Id. at 1096 (citations omitted). The Court continued, stating "[t]he district court could no more reinstate the damages of the first verdict than it could substitute the second jury's award with a larger sum pulled out of a magically appearing hat. See Dr. Seuss, The 500 Hats of Bartholomew Cubbins (1938)." Id. Plaintiffs in this case are asking the Court to do precisely what the Tenth Circuit stated it cannot do substitute its award for the jury's. The Court has no way of knowing how a jury would interpret the evidence in light of the new instructions, and to do so would be highly inappropriate and improper.

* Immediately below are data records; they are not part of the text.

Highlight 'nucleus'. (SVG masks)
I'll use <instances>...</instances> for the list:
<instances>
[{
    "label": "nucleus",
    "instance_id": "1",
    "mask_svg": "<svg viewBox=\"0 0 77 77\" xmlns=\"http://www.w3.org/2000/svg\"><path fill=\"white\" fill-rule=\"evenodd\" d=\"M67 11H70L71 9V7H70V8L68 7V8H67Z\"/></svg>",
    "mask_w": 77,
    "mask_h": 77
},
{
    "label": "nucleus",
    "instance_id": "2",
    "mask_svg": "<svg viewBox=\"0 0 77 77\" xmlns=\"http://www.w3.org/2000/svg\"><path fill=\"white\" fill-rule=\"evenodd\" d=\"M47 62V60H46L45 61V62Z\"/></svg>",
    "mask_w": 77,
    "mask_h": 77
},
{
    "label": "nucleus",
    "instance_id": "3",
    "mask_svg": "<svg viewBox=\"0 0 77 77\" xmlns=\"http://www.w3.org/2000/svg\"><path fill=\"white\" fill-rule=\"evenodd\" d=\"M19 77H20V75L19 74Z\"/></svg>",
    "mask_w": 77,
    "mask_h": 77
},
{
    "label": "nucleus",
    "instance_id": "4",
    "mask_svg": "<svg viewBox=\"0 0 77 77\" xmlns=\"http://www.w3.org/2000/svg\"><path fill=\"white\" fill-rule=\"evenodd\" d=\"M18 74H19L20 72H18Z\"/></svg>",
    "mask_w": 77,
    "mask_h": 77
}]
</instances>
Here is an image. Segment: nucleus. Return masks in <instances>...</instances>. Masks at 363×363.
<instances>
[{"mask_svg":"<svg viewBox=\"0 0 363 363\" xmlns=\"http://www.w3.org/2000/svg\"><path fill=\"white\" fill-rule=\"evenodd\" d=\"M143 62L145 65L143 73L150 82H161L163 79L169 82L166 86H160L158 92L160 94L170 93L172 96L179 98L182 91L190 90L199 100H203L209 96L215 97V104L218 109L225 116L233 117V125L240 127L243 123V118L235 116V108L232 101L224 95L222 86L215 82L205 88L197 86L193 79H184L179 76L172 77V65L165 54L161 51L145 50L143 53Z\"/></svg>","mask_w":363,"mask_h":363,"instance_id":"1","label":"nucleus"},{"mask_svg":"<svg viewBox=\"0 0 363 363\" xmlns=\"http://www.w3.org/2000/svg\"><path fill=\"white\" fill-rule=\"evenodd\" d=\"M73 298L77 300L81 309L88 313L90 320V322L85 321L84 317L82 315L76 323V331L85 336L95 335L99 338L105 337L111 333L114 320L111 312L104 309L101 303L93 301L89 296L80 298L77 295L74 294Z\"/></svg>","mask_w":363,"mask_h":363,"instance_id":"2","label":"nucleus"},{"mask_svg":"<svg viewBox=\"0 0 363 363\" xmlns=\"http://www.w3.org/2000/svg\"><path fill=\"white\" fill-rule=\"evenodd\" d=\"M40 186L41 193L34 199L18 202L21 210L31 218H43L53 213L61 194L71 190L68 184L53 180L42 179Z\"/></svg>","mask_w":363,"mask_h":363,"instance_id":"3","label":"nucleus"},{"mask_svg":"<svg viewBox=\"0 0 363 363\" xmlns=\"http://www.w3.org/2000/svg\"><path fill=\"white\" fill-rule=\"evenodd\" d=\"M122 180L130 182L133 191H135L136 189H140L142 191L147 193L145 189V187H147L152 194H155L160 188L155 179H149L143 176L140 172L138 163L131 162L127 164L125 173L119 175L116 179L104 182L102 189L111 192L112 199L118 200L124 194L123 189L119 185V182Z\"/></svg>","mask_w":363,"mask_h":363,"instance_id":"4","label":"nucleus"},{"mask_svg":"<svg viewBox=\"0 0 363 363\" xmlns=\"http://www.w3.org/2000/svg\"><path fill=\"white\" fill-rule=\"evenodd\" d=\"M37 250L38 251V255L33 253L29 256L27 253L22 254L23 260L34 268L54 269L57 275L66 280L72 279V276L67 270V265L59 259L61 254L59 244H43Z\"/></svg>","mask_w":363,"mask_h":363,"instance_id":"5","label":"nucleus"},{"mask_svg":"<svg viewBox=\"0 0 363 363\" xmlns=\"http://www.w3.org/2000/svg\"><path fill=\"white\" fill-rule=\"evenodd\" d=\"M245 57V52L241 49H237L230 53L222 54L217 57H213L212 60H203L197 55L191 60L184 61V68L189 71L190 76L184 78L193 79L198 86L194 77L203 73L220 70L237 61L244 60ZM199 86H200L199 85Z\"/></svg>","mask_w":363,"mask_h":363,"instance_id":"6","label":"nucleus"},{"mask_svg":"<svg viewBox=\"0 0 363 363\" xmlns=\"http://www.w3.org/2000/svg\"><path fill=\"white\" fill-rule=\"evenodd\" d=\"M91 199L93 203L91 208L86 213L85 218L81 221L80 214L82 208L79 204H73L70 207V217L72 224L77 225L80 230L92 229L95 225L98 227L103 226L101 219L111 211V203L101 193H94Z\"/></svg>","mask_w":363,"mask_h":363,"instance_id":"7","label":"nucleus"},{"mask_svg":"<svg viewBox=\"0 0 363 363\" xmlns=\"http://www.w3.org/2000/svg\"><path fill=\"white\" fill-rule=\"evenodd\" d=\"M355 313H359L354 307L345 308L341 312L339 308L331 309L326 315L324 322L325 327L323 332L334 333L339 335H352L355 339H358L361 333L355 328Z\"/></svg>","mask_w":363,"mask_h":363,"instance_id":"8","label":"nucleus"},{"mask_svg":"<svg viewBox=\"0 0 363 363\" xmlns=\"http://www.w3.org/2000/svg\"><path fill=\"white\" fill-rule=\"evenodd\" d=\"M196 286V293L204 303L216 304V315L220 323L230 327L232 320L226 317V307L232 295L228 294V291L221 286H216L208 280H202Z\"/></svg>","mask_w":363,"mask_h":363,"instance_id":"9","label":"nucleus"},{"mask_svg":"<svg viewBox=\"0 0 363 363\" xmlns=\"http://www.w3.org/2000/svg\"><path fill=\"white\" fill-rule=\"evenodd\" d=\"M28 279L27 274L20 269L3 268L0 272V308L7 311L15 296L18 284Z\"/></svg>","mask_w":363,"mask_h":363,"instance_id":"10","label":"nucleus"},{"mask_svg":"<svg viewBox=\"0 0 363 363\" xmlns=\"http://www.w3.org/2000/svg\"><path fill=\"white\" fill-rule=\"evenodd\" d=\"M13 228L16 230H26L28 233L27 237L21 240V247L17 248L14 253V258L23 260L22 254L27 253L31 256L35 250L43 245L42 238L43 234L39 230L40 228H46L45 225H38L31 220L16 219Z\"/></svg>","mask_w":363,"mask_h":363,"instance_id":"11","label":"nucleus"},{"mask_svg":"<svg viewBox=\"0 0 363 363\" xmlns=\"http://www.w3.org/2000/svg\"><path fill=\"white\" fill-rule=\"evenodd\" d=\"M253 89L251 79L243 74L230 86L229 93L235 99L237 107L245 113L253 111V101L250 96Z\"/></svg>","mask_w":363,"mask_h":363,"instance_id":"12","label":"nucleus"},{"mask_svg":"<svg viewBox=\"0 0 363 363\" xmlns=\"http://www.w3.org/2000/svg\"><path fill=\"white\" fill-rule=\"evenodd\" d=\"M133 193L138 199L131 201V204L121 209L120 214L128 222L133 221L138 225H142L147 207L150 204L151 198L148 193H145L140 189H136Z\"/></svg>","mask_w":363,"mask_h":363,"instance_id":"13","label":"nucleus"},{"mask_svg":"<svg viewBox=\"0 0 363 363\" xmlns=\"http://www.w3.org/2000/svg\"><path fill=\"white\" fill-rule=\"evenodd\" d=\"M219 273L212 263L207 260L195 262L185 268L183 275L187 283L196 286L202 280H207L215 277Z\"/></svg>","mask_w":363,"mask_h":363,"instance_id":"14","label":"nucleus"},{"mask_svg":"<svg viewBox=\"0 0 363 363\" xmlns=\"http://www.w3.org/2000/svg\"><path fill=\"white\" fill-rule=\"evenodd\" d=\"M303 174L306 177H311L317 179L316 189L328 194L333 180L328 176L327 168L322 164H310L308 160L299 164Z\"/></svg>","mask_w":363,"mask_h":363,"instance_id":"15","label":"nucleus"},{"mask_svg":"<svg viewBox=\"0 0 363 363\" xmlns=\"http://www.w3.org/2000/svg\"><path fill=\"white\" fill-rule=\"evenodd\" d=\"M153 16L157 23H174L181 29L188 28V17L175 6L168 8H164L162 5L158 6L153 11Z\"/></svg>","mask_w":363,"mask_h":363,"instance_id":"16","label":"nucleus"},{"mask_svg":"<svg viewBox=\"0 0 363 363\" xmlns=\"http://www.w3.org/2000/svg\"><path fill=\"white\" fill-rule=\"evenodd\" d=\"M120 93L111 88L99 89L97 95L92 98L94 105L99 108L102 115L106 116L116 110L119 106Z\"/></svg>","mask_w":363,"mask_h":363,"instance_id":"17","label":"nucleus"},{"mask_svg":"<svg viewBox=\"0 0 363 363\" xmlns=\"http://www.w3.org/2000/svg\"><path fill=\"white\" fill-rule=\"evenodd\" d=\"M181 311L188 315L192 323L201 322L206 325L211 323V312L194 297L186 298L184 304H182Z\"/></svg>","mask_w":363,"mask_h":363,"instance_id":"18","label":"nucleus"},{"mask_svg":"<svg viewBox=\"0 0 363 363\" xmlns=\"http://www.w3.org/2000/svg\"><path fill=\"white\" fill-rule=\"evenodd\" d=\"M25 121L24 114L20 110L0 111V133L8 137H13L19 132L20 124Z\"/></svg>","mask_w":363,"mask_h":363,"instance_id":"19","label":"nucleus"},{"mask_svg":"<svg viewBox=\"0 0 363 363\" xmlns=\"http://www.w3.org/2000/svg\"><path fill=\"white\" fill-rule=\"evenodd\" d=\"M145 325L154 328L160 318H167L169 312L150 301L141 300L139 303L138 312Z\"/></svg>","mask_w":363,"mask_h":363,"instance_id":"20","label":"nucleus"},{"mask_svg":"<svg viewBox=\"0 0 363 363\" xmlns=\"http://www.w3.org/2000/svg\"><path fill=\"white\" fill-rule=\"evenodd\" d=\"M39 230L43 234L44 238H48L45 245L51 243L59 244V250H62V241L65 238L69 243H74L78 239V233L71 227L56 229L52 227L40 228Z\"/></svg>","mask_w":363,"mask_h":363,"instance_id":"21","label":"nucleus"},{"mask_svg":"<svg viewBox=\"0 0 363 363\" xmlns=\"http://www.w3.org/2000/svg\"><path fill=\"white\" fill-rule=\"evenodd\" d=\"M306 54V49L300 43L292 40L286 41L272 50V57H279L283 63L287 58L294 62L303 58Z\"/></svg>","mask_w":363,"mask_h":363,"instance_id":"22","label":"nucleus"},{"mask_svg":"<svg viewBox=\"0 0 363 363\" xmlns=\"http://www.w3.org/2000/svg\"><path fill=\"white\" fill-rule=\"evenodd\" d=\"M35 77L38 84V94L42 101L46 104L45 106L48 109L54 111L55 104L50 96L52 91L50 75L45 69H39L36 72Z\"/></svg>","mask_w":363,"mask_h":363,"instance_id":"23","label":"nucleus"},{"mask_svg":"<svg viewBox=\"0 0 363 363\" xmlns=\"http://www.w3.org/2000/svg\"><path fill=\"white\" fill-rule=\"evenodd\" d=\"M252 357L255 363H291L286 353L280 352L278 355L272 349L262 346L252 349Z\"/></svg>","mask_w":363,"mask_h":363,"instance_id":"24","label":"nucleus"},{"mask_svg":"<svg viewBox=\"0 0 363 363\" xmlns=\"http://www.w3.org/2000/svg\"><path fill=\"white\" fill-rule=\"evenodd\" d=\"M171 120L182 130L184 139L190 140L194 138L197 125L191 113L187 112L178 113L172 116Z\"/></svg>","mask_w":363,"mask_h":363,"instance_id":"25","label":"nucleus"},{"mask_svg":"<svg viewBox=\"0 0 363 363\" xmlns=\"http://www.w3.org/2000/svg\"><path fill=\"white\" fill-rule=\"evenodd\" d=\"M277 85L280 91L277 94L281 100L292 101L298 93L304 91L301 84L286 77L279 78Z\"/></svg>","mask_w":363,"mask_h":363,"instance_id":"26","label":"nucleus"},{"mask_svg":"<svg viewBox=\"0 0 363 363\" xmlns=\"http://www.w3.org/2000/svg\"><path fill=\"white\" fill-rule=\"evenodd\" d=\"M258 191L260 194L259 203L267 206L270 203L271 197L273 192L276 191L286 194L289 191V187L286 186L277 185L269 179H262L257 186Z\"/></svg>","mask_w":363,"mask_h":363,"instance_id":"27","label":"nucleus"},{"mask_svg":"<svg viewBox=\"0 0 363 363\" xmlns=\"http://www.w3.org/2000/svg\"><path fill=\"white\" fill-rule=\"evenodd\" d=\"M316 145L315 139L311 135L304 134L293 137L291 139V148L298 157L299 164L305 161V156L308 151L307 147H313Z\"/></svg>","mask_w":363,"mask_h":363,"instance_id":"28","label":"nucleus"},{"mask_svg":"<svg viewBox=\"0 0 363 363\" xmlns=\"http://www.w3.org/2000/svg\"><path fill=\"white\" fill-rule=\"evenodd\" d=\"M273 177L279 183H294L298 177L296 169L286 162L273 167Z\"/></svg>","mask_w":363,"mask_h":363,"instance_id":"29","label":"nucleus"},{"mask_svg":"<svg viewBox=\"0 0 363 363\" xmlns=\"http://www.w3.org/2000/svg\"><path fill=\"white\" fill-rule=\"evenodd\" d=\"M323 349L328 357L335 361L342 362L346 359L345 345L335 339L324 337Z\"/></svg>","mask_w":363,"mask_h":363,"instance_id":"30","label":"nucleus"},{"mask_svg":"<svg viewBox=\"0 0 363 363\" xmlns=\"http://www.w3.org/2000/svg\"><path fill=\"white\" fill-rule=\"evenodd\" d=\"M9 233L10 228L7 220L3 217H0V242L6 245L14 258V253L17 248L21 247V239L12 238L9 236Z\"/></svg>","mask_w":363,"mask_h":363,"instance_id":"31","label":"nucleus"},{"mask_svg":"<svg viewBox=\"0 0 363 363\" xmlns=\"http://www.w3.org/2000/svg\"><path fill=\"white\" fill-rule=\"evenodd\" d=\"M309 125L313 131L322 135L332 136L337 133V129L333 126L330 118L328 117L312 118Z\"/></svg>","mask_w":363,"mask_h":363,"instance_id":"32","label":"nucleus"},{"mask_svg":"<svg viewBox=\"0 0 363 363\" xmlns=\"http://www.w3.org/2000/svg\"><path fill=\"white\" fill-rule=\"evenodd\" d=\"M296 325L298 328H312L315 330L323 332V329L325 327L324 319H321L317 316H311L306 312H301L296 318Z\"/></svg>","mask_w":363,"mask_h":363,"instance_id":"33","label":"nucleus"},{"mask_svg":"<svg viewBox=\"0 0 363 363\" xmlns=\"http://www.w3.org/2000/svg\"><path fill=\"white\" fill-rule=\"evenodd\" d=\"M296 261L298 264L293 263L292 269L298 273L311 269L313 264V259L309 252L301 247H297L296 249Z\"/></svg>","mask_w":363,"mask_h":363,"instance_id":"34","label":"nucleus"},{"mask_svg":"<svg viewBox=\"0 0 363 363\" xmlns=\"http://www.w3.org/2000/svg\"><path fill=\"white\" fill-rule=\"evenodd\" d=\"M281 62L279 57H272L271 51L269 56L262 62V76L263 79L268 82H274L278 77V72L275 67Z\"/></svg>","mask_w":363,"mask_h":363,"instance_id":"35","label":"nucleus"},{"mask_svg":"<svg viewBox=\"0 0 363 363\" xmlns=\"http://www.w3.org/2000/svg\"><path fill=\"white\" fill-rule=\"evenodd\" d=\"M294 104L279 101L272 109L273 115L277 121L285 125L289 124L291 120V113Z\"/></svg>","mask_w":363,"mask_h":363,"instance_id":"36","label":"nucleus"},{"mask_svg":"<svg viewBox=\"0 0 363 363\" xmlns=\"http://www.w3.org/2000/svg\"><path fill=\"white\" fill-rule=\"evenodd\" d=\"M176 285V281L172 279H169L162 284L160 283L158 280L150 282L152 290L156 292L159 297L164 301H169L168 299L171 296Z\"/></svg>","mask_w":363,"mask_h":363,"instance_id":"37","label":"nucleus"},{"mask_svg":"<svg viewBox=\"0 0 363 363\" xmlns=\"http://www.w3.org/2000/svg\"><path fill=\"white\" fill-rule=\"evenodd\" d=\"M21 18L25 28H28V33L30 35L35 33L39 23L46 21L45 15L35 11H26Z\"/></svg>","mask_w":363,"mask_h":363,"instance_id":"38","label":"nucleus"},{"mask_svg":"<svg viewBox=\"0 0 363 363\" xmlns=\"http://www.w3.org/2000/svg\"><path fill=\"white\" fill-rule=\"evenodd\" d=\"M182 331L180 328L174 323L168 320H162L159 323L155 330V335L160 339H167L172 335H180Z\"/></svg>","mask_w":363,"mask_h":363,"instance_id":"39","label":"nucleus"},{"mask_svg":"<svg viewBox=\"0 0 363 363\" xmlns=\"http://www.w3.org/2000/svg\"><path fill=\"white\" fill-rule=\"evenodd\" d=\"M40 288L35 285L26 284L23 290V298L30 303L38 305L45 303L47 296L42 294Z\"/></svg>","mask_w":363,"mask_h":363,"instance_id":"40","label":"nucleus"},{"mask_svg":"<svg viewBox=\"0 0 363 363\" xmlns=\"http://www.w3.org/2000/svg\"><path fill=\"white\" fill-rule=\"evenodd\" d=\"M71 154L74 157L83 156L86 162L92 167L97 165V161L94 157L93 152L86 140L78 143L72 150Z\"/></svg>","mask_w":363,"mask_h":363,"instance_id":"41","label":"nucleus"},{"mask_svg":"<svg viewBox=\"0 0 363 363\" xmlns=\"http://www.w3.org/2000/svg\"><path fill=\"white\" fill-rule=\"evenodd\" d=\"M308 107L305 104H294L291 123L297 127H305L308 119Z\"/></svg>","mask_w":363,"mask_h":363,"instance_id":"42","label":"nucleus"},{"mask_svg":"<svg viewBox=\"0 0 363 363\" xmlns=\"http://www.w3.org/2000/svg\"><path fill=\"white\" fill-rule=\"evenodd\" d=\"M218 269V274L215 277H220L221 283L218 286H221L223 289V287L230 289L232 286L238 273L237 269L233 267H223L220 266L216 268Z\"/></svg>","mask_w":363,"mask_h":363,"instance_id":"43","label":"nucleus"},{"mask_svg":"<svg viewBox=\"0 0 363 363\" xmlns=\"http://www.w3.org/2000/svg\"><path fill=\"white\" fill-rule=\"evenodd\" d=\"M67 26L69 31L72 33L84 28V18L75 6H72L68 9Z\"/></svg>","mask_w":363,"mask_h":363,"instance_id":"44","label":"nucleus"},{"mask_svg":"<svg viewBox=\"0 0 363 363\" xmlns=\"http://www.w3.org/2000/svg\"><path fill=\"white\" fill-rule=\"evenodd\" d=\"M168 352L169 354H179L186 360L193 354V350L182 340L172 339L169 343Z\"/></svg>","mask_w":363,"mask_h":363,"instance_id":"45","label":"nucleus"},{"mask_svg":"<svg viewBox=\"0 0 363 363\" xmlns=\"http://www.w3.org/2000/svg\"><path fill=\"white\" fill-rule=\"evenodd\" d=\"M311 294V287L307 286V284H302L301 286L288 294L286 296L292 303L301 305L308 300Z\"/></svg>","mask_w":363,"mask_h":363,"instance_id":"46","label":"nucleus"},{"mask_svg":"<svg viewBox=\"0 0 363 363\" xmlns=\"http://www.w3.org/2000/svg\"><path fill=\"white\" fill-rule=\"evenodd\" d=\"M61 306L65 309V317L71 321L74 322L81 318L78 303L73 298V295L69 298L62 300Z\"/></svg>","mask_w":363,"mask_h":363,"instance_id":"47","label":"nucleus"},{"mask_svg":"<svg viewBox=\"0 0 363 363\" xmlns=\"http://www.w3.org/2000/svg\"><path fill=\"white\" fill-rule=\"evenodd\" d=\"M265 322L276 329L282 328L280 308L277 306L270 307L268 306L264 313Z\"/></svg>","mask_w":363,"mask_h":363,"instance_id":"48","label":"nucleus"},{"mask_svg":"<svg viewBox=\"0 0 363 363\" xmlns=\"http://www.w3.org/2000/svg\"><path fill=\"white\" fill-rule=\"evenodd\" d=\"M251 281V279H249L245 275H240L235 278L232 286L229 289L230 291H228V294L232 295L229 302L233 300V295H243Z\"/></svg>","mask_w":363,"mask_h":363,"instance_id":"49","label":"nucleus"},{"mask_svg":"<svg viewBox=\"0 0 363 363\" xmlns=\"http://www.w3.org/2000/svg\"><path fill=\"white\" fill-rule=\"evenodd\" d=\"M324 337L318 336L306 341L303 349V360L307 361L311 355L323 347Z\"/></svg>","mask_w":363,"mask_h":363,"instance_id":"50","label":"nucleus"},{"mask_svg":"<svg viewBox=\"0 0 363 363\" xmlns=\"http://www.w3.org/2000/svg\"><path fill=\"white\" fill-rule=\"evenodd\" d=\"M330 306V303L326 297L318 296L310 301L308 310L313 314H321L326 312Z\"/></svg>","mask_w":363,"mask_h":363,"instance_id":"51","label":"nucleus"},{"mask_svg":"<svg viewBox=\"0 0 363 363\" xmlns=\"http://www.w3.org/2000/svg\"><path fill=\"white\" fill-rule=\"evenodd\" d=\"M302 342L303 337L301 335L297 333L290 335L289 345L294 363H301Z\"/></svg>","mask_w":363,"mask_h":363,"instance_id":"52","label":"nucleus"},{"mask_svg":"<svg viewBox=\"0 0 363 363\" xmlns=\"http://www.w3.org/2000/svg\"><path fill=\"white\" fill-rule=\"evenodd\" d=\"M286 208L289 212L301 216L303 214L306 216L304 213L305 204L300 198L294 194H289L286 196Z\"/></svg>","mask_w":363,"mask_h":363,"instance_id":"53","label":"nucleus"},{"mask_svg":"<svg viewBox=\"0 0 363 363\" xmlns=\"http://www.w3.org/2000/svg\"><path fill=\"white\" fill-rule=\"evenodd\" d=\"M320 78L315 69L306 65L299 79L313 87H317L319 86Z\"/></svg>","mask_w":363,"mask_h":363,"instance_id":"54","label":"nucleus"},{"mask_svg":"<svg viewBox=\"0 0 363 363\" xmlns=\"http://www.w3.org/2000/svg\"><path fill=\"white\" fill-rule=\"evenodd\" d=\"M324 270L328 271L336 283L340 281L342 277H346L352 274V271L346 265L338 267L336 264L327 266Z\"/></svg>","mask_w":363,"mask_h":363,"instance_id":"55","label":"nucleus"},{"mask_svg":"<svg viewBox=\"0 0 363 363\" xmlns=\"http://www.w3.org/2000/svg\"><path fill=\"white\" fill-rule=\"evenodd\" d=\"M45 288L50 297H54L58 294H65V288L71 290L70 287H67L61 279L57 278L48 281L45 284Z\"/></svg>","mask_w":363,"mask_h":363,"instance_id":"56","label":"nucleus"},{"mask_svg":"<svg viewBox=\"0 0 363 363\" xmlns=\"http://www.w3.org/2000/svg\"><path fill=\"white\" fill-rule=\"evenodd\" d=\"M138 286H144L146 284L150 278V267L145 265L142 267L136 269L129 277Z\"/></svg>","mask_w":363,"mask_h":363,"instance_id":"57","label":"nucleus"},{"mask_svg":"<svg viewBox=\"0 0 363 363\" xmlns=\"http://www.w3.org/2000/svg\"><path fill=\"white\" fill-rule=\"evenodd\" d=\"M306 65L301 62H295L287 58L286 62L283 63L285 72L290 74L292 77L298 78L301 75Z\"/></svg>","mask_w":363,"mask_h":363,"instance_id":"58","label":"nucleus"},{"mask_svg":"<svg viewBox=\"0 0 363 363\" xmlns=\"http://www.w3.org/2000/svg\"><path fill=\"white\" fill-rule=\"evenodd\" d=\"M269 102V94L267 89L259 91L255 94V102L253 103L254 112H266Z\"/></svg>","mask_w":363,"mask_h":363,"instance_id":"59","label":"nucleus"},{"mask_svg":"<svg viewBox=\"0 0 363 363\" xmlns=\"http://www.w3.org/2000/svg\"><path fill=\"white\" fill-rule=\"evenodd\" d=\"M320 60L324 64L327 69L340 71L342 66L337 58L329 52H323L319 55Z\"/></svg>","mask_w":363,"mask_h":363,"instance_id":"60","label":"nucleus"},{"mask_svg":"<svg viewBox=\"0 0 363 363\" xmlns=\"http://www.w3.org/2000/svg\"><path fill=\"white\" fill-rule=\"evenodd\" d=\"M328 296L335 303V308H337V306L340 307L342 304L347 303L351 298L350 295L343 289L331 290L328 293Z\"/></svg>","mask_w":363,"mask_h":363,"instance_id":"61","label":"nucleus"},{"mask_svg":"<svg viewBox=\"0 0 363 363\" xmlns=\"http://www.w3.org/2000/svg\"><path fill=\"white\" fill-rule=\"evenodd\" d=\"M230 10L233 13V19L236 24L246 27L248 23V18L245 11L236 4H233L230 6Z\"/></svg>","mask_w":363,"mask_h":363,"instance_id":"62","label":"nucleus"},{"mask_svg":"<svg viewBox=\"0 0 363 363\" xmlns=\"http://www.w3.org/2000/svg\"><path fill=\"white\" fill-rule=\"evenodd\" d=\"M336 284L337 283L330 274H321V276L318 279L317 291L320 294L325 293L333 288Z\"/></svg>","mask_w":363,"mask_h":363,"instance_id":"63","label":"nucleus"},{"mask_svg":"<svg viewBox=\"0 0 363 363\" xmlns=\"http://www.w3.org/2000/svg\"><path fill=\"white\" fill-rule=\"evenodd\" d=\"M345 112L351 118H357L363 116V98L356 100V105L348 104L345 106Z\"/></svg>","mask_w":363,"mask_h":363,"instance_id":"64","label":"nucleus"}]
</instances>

The other cited cases by Plaintiffs in which the Court determined damages without the aid of a jury are distinguishable. Most of the underlying cases were bench trials, where the determination of damages could be made because the trier of fact was the same in both instances. Hennessy v. Schmidt, 583 F.2d 302, 307 (7th Cir.1978); Trio Process Corp. v. L. Goldstein's Sons, Inc., 533 F.2d 126 (3rd Cir.1976); White v. Callaway, 501 F.2d 672, 673 n. 1 (5th Cir.1974). Other cases involved instances where no new evidence would be heard (White v. Callaway, supra); where there was no challenge to credibility, integrity or competence of witnesses (Hennessy v. Schmidt, supra); where the appellate court determined that the preestablished record was sufficient to resolve the case (Dowell v. Board of Education, 778 F. Supp. 1144 (W.D.Okla.1991)); or where all that was required was for the district court to make more specific and further findings (Otero v. Mesa County Valley School Dist., 628 F.2d 1271 (10th Cir.1980)). In short, Plaintiffs have not cited any case law to support its *1424 proposition or to contradict the Tenth Circuit's opinion in Wheeler v. John Deere Co., supra. Therefore, this Court cannot unilaterally determine the correct amount of damages in this case without a trial to a jury.
In conclusion, the United States Supreme Court has addressed this issue and has stated:
Where the verdict returned by a jury is palpably and grossly inadequate or excessive, it should not be permitted to stand; but, in that event, both parties remain entitled, as they were entitled in the first instance, to have a jury properly determine the question of liability and the extent of injury by an assessment of damages.
Dimick v. Schiedt, 293 U.S. 474, 482, 55 S. Ct. 296, 299, 79 L. Ed. 603 (1935). In this case, Defendants are entitled to have a jury assess the damages to Plaintiffs. Therefore, the Motion for Determination and Award of Damages should be hereby denied.
IT IS THEREFORE RECOMMENDED that Plaintiffs' Motion for Determination and Award of Damages be hereby denied.
FURTHER, IT IS ORDERED that pursuant to Fed.R.Civ.P. 72(b), the parties herein shall have ten (10) days after service hereof to serve and file written, specific objections hereto. If no such objections are timely filed, the Magistrate's proposed findings and recommendations may be accepted by the District Judge and appropriate orders entered without further notice.
DATED at Denver, Colorado this 2nd day of August, 1993.